## Passage to read:
Point Austin: A Living Budget
Three cheers for City Council and its major community investments
Mayor Steve Adler and his council colleagues were understandably a bit giddy last week in the wake of approving the FY 2016 budget, and doing so while generally supporting progressive spending priorities overall and reducing both the property tax rate and tax bill. At an Austin Interfaith press conference the next day, the mayor called it "a budget to be celebrated," continuing, "This is a budget that truly reflects the values of the city that I love, and the values that I love in that city." He was echoed in that assessment by Council Members Greg Casar (District 4), Ann Kitchen (D5), and Leslie Pool (D7).

## Data shown:
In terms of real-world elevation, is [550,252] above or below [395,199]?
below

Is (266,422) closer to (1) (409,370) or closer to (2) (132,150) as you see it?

## Job:
Continue the article above on the Austin City Council's FY 2016 budget, starting after its final sentence.

## Final result:
Casar suggested that the budget was "reshaping" city priorities in a more progressive direction; Kitchen noted that without health insurance it is difficult for any person or family to have a chance at a decent life; Pool said she was especially proud of Council having added more than $3 million to the proposed budget for "parks, pools, and libraries ... everybody benefits from those assets." The mayor and all the members congratulated each other for "working together as a team," and there was similar mutual admiration between the public officials and the AI reps for having collaborated throughout the process. In recognition of the moment, Rabbi Alan Freedman called it a "living budget" that "recognizes the values of Austin at its best."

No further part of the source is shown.